:: Data records ::
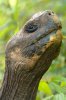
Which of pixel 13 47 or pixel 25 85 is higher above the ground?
pixel 13 47

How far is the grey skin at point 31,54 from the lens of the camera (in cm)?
337

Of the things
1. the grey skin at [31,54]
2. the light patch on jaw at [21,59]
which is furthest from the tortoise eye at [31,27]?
the light patch on jaw at [21,59]

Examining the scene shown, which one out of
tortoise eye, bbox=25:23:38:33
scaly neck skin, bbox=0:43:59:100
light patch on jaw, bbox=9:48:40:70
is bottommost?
scaly neck skin, bbox=0:43:59:100

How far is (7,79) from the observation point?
3646 mm

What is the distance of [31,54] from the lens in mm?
3436

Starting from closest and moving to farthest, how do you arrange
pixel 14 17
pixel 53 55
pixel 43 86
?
pixel 53 55, pixel 43 86, pixel 14 17

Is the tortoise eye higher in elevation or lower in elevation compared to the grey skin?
higher

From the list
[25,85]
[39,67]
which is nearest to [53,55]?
[39,67]

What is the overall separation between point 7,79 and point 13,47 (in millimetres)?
300

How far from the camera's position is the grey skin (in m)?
3.37

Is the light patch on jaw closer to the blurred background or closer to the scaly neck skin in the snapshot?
the scaly neck skin

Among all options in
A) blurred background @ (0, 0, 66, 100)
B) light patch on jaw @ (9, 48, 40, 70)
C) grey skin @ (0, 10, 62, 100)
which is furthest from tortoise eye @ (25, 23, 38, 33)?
blurred background @ (0, 0, 66, 100)

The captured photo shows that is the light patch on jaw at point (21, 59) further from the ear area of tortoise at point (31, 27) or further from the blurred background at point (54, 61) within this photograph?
the blurred background at point (54, 61)

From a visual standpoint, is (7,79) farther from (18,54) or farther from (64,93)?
(64,93)
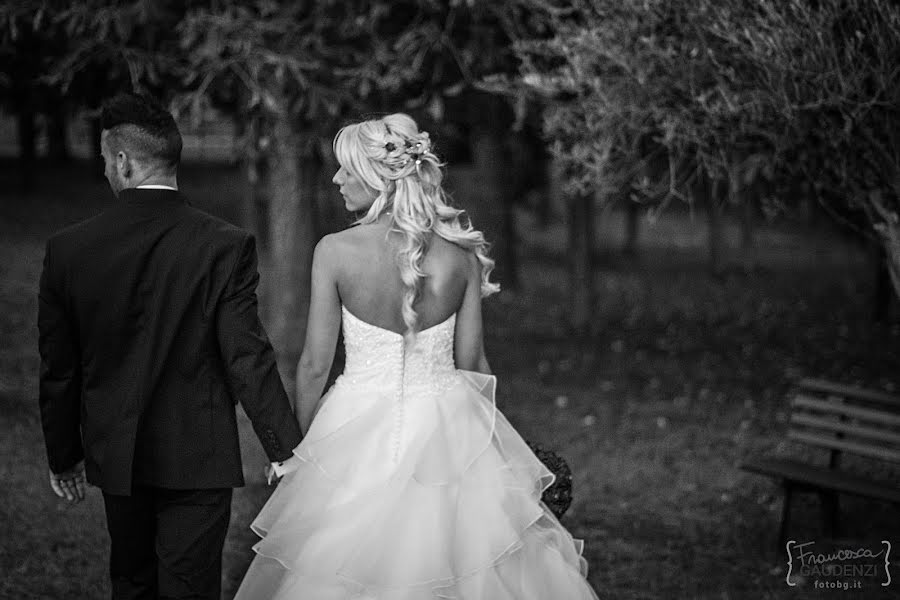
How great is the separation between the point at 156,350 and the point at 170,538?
0.70 metres

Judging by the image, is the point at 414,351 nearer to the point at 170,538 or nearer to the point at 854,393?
the point at 170,538

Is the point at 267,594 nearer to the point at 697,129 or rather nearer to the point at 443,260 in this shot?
the point at 443,260

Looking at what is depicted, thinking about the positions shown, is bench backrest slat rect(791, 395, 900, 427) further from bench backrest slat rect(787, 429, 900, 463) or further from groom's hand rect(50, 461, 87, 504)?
groom's hand rect(50, 461, 87, 504)

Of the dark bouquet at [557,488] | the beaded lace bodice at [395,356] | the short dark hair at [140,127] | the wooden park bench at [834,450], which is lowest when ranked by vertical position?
the wooden park bench at [834,450]

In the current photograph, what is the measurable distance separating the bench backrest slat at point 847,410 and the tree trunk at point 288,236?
15.0 feet

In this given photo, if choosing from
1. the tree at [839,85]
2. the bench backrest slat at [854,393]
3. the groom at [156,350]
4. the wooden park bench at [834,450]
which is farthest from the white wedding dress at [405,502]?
the bench backrest slat at [854,393]

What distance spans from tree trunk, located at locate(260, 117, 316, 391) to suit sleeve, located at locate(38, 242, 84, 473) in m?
5.39

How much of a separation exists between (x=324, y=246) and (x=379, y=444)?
2.62ft

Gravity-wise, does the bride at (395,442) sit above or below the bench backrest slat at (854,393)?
above

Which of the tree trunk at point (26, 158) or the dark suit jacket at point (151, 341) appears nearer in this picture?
the dark suit jacket at point (151, 341)

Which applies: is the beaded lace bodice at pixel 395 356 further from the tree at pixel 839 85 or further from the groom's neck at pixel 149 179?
the tree at pixel 839 85

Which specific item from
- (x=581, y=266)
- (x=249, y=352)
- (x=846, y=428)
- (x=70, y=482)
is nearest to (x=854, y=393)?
(x=846, y=428)

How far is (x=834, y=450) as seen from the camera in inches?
295

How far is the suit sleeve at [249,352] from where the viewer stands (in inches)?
161
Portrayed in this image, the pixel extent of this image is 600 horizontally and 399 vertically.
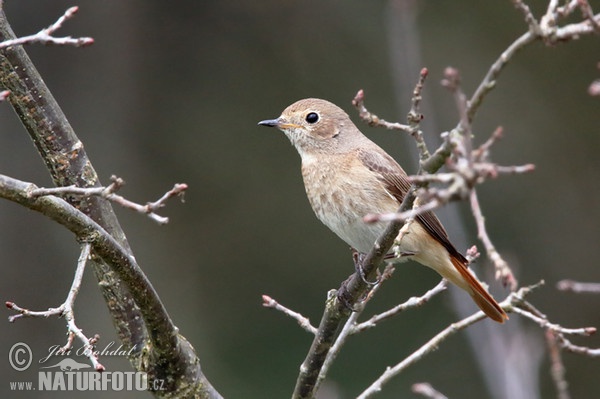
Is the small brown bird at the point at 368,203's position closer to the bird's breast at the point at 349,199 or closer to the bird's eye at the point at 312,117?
the bird's breast at the point at 349,199

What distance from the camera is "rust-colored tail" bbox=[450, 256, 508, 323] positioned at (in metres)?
4.21

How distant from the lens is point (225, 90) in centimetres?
848

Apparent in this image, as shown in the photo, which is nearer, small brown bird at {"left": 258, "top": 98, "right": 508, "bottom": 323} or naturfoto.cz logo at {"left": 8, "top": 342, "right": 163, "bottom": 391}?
naturfoto.cz logo at {"left": 8, "top": 342, "right": 163, "bottom": 391}

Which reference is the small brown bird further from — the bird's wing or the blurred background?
the blurred background

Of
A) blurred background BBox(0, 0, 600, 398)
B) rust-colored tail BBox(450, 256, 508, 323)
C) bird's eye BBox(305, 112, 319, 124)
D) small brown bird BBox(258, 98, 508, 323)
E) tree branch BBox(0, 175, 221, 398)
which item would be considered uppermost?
blurred background BBox(0, 0, 600, 398)

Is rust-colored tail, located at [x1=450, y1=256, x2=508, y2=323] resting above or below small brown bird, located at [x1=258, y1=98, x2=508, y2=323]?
below

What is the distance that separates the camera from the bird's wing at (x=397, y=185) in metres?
4.63

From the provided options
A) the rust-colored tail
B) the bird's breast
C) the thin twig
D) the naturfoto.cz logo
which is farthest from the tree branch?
the rust-colored tail

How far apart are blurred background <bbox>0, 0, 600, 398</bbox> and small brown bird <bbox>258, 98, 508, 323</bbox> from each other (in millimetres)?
2735

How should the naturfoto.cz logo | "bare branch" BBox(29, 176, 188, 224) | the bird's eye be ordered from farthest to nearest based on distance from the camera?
the bird's eye → the naturfoto.cz logo → "bare branch" BBox(29, 176, 188, 224)

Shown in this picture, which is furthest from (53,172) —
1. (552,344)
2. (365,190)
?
(552,344)

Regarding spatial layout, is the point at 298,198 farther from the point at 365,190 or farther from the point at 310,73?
the point at 365,190

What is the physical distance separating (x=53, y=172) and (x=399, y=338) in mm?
4629

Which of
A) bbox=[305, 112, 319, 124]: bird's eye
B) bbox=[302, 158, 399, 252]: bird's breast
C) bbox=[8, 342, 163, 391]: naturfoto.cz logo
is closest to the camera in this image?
bbox=[8, 342, 163, 391]: naturfoto.cz logo
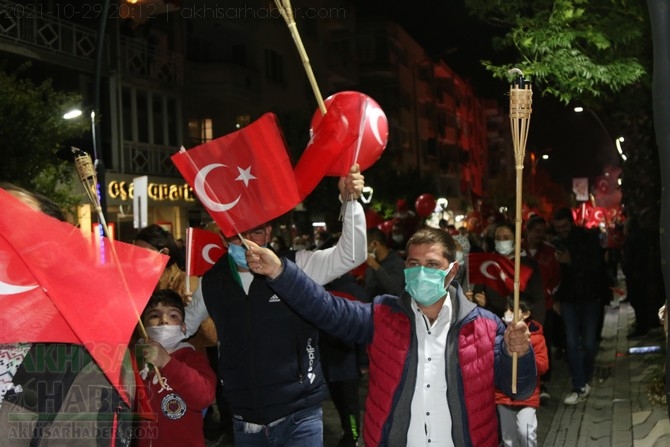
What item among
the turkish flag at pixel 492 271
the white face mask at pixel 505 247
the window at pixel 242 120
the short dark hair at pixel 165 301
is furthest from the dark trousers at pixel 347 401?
the window at pixel 242 120

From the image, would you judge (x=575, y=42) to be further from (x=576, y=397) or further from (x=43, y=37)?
(x=43, y=37)

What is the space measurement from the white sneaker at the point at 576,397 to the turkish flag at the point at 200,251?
470 centimetres

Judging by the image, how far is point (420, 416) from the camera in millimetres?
3883

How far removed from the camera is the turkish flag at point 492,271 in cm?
792

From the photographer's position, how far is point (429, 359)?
3922mm

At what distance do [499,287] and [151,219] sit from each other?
23910mm

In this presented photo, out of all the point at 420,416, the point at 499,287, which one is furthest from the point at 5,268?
the point at 499,287

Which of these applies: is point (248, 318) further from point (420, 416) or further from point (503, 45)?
point (503, 45)

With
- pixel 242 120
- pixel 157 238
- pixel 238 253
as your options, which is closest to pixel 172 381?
pixel 238 253

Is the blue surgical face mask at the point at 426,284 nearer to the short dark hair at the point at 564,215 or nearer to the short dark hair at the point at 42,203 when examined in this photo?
the short dark hair at the point at 42,203

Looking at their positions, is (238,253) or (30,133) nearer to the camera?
(238,253)

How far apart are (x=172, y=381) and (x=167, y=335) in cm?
45

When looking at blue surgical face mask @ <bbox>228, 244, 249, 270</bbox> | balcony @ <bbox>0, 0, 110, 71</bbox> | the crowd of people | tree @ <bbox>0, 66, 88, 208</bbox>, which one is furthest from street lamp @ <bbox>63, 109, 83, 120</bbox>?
blue surgical face mask @ <bbox>228, 244, 249, 270</bbox>

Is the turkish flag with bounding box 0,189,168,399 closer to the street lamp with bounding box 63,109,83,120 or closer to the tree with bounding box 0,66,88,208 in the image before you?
the tree with bounding box 0,66,88,208
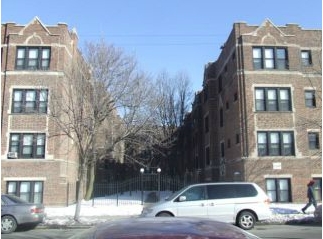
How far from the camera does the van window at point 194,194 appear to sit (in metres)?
17.3

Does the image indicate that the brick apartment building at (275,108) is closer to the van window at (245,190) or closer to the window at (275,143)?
the window at (275,143)

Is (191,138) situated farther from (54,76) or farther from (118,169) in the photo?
(54,76)

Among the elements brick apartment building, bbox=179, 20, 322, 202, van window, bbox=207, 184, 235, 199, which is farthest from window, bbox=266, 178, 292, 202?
van window, bbox=207, 184, 235, 199

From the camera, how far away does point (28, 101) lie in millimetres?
32344

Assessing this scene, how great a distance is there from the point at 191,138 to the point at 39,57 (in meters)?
25.9

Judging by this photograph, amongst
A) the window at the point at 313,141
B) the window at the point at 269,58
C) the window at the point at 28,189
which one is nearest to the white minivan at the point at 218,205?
the window at the point at 28,189

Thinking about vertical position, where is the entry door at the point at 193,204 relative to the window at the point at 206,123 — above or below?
below

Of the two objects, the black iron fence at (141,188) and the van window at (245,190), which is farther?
the black iron fence at (141,188)

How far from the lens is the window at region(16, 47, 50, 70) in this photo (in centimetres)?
3288

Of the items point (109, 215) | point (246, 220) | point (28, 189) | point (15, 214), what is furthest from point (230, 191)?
point (28, 189)

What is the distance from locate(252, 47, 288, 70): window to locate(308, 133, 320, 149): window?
5.16 m

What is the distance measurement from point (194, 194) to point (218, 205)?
974 mm

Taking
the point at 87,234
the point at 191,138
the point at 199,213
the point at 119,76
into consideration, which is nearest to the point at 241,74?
the point at 119,76

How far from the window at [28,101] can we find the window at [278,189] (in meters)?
16.1
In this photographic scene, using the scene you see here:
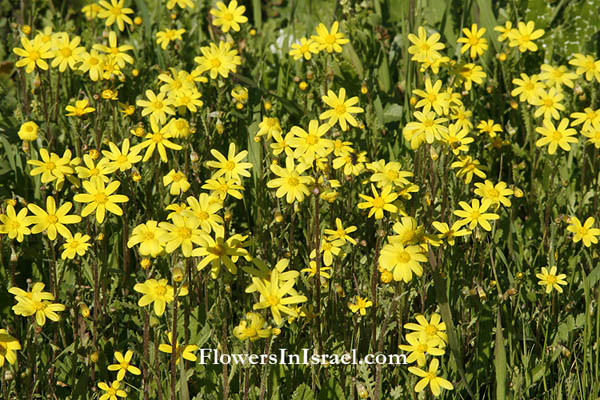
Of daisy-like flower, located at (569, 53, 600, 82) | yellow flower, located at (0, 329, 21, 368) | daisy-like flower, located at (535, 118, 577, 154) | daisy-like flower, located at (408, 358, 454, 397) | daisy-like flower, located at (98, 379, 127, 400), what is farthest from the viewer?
daisy-like flower, located at (569, 53, 600, 82)

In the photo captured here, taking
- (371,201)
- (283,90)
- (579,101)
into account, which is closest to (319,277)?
(371,201)

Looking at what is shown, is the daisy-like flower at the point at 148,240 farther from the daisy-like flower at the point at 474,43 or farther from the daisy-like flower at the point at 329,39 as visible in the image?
Result: the daisy-like flower at the point at 474,43

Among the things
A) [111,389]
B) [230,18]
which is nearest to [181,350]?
[111,389]

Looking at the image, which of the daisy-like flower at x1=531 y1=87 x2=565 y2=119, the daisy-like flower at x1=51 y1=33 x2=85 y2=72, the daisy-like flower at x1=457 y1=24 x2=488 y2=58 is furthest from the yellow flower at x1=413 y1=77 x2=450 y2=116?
the daisy-like flower at x1=51 y1=33 x2=85 y2=72

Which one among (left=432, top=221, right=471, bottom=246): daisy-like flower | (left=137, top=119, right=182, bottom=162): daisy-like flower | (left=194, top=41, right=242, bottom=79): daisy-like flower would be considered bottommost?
(left=432, top=221, right=471, bottom=246): daisy-like flower

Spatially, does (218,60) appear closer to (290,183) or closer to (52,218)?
(290,183)

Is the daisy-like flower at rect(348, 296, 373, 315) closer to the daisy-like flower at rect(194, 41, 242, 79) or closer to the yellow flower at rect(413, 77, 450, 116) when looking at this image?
the yellow flower at rect(413, 77, 450, 116)

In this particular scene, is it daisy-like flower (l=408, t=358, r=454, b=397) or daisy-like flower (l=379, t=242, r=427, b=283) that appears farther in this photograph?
daisy-like flower (l=408, t=358, r=454, b=397)
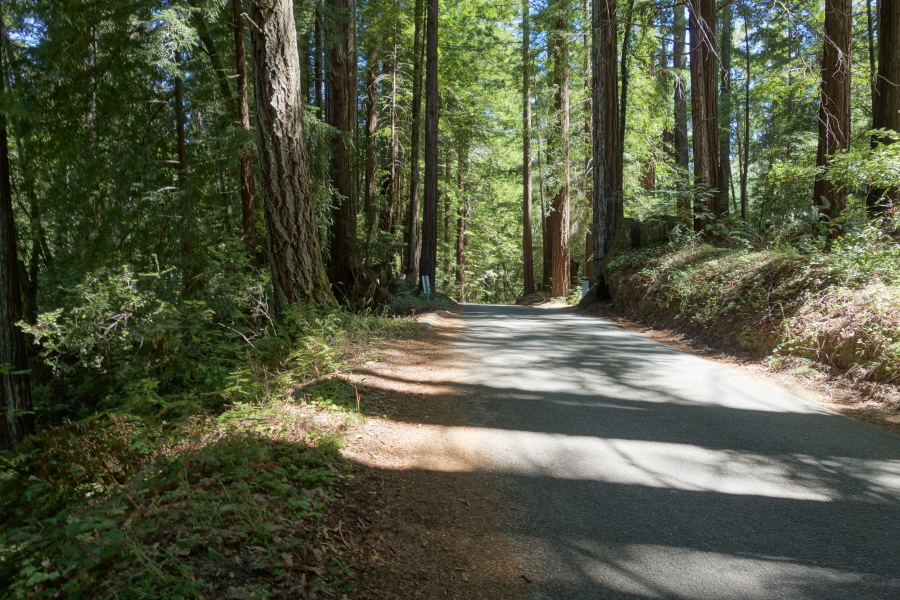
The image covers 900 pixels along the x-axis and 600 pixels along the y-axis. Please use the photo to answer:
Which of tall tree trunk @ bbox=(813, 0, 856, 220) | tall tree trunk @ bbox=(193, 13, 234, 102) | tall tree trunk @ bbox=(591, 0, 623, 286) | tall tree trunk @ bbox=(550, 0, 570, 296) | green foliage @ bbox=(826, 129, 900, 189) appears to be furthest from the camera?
tall tree trunk @ bbox=(550, 0, 570, 296)

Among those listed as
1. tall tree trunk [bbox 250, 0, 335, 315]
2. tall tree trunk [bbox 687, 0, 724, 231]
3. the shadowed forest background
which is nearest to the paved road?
the shadowed forest background

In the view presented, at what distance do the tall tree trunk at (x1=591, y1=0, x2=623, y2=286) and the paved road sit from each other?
10.7m

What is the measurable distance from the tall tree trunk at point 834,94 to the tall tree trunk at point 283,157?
9323 mm

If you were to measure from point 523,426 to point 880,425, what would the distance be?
3.29 m

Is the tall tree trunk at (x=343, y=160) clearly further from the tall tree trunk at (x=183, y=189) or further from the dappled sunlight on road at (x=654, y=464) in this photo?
the dappled sunlight on road at (x=654, y=464)

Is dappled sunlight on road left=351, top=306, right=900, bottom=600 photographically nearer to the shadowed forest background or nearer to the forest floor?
the forest floor

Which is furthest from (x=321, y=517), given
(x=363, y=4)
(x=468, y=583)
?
(x=363, y=4)

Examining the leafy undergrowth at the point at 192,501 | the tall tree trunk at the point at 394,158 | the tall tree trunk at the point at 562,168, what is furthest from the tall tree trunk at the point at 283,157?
the tall tree trunk at the point at 562,168

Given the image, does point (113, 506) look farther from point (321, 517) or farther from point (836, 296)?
point (836, 296)

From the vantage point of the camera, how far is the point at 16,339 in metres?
7.54

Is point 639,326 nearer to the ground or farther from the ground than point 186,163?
nearer to the ground

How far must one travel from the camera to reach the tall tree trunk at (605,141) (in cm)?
1634

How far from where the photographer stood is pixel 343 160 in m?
13.4

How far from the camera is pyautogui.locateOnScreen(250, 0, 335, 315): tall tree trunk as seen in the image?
7.42 meters
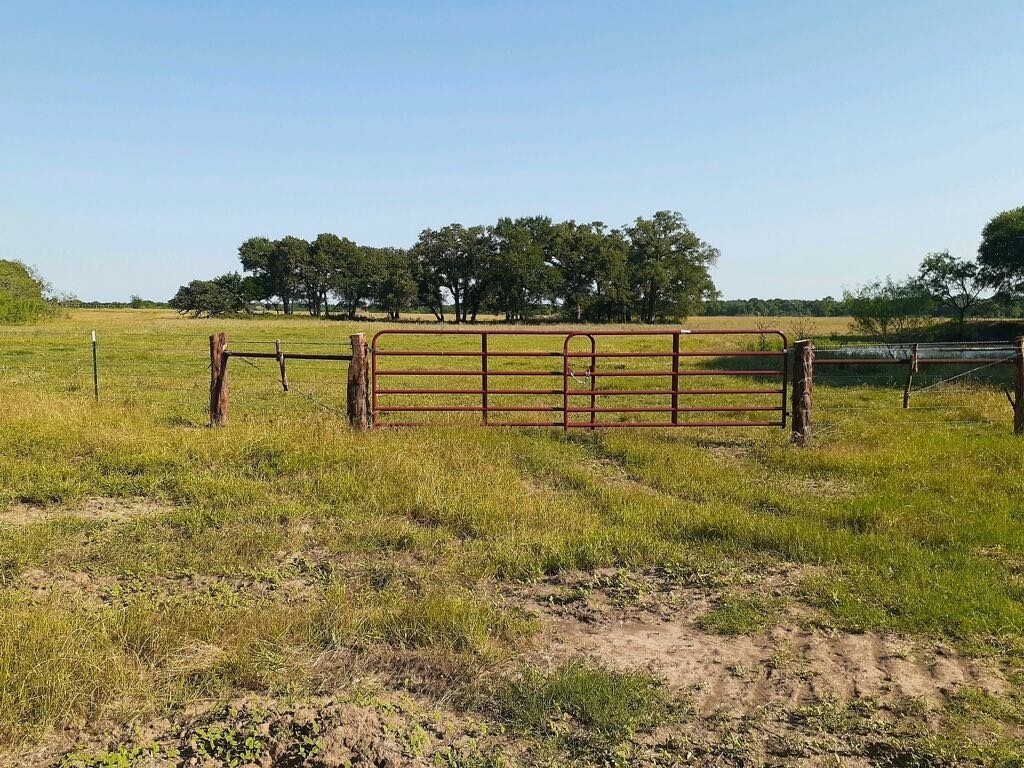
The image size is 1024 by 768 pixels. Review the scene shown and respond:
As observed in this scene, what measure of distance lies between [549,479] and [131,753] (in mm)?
5454

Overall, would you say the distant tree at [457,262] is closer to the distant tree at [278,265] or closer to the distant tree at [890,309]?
the distant tree at [278,265]

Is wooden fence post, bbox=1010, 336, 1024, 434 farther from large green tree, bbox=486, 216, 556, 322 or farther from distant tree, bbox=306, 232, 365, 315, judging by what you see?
distant tree, bbox=306, 232, 365, 315

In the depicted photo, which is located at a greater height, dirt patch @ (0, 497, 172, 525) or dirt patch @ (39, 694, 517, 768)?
dirt patch @ (0, 497, 172, 525)

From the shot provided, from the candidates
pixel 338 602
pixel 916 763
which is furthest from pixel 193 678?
pixel 916 763

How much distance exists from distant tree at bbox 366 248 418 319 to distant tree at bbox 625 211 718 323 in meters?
27.9

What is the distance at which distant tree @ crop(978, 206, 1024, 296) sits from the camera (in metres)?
43.1

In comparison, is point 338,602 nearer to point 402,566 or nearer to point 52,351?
point 402,566

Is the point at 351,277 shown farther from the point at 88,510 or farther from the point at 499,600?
the point at 499,600

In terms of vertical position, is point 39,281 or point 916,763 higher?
point 39,281

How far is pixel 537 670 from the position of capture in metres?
3.92

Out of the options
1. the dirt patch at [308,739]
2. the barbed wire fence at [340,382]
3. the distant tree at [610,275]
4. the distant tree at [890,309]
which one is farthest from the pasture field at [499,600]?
the distant tree at [610,275]

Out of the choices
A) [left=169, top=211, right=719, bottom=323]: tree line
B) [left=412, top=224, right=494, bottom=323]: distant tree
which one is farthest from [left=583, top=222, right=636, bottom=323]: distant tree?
[left=412, top=224, right=494, bottom=323]: distant tree

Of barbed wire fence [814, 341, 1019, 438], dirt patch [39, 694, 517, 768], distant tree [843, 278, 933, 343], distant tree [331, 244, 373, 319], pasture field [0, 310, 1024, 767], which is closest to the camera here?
dirt patch [39, 694, 517, 768]

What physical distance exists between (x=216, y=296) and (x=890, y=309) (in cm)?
8815
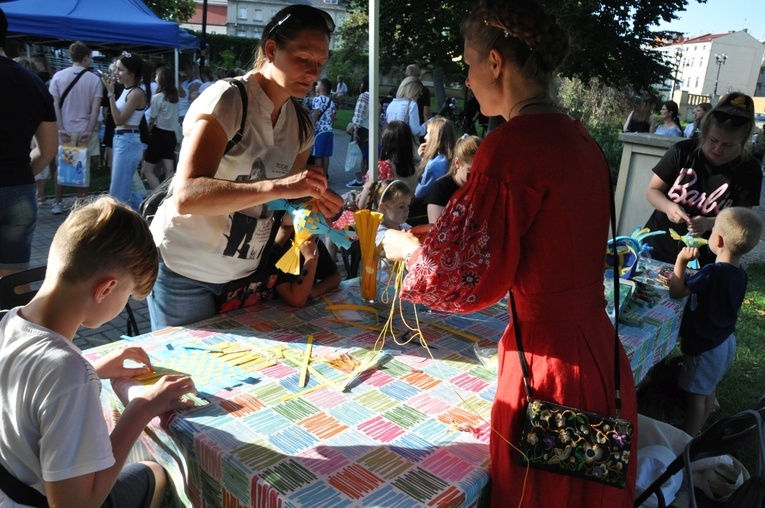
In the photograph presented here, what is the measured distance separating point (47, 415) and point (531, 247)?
1154 millimetres

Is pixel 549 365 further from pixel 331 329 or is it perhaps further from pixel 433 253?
pixel 331 329

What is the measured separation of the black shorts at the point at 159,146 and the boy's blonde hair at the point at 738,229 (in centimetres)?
660

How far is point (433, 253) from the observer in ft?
4.43

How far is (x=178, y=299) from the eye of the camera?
208 cm

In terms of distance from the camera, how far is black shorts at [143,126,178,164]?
7.38 metres

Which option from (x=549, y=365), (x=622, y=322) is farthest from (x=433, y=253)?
(x=622, y=322)

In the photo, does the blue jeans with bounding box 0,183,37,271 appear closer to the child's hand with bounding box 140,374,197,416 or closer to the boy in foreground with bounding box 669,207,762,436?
the child's hand with bounding box 140,374,197,416

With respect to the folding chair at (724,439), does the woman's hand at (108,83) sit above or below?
above

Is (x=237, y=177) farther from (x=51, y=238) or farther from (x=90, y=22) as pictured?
(x=90, y=22)

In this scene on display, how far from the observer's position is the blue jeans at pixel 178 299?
2.04m

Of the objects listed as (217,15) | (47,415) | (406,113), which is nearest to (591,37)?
(406,113)

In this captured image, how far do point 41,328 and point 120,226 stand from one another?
29cm

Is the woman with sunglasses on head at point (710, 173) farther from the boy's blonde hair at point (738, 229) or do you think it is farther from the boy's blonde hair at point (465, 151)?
the boy's blonde hair at point (465, 151)

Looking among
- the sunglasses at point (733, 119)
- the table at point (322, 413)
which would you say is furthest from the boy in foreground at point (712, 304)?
the table at point (322, 413)
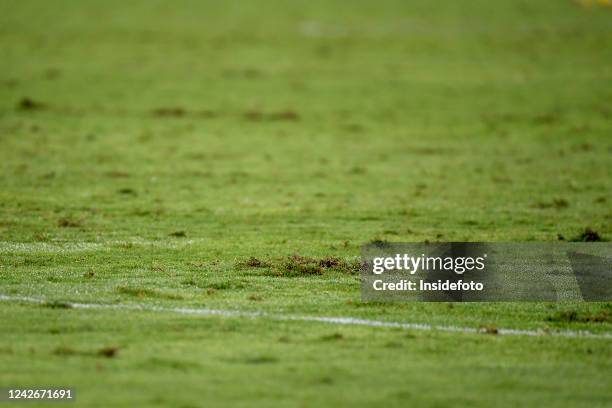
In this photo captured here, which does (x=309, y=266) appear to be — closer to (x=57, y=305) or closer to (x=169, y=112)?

:: What is being asked ::
Report each line of the records above in which the string "bottommost" appears, copying every such line in full.

:: Correct result ::
is bottommost?
Which one among (left=432, top=221, right=471, bottom=246): daisy-like flower | (left=137, top=119, right=182, bottom=162): daisy-like flower | (left=194, top=41, right=242, bottom=79): daisy-like flower would be considered bottommost?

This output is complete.